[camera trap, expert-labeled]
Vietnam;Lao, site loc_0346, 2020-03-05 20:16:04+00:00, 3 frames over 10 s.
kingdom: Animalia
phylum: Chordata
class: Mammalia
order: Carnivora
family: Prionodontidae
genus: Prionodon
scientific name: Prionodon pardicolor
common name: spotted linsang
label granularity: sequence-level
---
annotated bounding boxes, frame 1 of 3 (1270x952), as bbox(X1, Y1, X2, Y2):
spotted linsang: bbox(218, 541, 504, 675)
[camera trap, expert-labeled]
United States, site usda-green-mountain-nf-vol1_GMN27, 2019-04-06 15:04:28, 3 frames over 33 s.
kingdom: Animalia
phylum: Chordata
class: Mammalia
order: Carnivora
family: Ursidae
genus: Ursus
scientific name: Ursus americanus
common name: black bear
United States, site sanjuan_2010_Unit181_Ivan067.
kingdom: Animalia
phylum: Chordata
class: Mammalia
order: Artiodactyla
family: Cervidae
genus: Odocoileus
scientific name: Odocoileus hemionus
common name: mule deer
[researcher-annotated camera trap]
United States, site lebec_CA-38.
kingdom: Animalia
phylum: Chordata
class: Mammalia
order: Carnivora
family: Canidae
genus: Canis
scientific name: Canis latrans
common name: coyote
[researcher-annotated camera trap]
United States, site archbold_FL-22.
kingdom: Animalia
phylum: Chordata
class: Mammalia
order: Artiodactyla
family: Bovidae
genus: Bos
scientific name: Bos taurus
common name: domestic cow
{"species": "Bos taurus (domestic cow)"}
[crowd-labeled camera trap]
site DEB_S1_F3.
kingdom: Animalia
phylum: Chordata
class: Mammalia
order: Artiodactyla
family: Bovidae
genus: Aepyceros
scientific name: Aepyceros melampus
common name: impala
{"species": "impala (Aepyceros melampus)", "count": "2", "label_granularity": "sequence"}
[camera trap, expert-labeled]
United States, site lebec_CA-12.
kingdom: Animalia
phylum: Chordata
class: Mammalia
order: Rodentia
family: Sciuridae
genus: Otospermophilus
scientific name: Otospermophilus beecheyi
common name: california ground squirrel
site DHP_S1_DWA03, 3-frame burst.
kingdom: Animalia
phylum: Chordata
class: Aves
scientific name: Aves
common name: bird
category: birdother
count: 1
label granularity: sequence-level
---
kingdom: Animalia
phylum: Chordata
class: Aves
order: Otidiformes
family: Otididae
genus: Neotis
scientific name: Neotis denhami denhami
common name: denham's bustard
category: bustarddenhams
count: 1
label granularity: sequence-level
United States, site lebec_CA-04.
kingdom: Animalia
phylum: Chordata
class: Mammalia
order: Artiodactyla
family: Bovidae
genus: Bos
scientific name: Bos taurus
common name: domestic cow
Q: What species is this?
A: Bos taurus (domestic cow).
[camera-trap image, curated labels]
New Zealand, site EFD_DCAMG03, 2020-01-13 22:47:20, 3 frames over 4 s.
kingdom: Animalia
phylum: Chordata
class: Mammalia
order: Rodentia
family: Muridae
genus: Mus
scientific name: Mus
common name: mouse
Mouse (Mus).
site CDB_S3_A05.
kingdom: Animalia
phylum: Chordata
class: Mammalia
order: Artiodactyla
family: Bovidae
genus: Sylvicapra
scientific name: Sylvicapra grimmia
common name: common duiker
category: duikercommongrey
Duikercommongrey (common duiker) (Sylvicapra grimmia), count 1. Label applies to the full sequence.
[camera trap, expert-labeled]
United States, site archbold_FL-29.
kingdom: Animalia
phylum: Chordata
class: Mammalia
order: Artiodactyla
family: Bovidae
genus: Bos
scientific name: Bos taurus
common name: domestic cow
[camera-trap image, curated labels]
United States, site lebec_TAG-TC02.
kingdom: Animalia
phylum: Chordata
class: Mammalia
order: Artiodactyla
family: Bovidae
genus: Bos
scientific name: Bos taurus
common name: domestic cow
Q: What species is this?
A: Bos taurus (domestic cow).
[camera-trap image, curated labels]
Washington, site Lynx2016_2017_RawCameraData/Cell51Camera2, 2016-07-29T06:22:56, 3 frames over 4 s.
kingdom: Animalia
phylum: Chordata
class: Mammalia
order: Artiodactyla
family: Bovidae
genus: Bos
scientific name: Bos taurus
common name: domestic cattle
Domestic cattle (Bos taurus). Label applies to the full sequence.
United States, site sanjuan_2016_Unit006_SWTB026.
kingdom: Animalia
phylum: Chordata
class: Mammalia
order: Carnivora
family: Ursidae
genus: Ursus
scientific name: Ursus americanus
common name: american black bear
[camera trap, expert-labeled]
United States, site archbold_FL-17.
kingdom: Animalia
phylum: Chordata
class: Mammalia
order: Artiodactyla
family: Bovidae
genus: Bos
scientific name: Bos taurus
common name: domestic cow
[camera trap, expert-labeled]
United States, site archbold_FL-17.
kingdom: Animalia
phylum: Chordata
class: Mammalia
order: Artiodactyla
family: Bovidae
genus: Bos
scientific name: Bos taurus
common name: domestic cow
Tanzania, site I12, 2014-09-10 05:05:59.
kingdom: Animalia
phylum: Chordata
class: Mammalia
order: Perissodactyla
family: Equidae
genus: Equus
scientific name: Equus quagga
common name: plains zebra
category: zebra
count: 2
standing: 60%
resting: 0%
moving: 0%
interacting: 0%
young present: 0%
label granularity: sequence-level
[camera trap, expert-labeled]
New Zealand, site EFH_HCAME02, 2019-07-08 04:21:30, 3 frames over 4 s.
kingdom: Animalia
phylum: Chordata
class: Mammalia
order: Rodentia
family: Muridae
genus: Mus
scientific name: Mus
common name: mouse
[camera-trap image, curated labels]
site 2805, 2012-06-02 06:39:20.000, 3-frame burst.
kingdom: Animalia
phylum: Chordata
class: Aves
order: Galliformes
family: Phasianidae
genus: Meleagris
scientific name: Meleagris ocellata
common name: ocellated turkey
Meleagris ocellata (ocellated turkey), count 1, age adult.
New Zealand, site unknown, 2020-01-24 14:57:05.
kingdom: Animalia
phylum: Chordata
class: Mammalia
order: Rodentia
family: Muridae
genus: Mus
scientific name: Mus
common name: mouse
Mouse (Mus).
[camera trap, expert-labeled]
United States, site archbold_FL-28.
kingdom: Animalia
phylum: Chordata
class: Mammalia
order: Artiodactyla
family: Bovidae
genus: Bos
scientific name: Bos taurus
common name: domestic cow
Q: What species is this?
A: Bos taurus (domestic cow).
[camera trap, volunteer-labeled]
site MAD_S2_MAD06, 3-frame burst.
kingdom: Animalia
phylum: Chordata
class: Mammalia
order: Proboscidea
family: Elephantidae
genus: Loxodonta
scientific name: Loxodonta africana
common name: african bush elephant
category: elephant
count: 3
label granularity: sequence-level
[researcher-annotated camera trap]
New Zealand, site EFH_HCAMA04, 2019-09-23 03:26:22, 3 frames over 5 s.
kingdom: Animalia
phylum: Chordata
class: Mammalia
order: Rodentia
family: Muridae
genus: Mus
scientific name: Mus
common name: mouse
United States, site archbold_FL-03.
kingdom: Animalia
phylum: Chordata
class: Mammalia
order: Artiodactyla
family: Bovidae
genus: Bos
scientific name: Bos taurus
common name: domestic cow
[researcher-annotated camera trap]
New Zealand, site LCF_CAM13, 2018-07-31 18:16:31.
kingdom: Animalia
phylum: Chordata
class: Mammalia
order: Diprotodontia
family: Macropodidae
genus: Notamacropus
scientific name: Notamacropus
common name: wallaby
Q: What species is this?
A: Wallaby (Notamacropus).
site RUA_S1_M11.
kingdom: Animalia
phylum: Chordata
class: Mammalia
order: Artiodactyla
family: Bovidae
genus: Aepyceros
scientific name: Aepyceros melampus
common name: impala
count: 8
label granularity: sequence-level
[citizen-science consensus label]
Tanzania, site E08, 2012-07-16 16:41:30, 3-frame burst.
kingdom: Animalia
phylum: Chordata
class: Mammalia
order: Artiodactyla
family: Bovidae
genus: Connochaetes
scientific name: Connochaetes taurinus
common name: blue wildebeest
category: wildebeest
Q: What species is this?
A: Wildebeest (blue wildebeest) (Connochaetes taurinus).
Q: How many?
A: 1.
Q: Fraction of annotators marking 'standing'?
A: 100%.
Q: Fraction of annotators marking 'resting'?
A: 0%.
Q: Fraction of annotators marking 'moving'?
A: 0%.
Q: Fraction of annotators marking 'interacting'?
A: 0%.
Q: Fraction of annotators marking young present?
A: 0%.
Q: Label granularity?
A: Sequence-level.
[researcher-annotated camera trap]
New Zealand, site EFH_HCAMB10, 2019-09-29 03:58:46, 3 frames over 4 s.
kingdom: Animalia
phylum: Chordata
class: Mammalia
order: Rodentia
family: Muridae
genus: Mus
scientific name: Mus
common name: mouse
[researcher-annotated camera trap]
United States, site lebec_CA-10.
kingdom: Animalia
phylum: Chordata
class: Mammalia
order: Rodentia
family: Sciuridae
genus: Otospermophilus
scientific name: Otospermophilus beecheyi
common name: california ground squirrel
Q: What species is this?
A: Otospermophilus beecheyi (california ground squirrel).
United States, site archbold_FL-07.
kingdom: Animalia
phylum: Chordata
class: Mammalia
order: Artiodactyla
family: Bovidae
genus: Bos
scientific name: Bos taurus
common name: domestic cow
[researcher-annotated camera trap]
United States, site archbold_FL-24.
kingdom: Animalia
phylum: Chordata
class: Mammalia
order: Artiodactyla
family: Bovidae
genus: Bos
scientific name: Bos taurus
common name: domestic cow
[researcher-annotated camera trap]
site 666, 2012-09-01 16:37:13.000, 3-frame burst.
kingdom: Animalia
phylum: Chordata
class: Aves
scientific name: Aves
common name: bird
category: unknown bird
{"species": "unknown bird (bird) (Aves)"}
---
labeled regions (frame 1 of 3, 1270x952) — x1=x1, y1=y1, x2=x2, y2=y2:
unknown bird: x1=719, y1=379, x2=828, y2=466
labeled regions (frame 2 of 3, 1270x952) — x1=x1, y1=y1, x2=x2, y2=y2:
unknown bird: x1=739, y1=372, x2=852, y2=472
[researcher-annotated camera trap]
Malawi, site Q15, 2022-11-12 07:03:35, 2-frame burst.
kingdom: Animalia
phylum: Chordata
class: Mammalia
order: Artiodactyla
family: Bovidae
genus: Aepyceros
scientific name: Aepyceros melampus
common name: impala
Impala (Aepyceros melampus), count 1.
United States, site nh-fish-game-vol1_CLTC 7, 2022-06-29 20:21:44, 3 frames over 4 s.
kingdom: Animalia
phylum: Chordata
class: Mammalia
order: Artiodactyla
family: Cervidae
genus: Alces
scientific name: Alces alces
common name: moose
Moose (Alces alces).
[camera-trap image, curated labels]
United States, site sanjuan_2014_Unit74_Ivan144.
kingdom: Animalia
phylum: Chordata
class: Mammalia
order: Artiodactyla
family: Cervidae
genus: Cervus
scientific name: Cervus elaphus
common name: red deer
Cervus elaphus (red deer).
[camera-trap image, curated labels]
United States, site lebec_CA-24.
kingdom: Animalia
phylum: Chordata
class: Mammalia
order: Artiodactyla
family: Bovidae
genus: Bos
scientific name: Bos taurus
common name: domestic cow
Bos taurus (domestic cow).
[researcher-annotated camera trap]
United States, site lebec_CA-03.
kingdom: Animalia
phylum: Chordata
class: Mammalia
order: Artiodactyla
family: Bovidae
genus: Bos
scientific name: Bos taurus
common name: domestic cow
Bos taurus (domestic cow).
----
## Your objective
Across the records, count the lines holding the string "present". Give the number and stop.

## Task result
2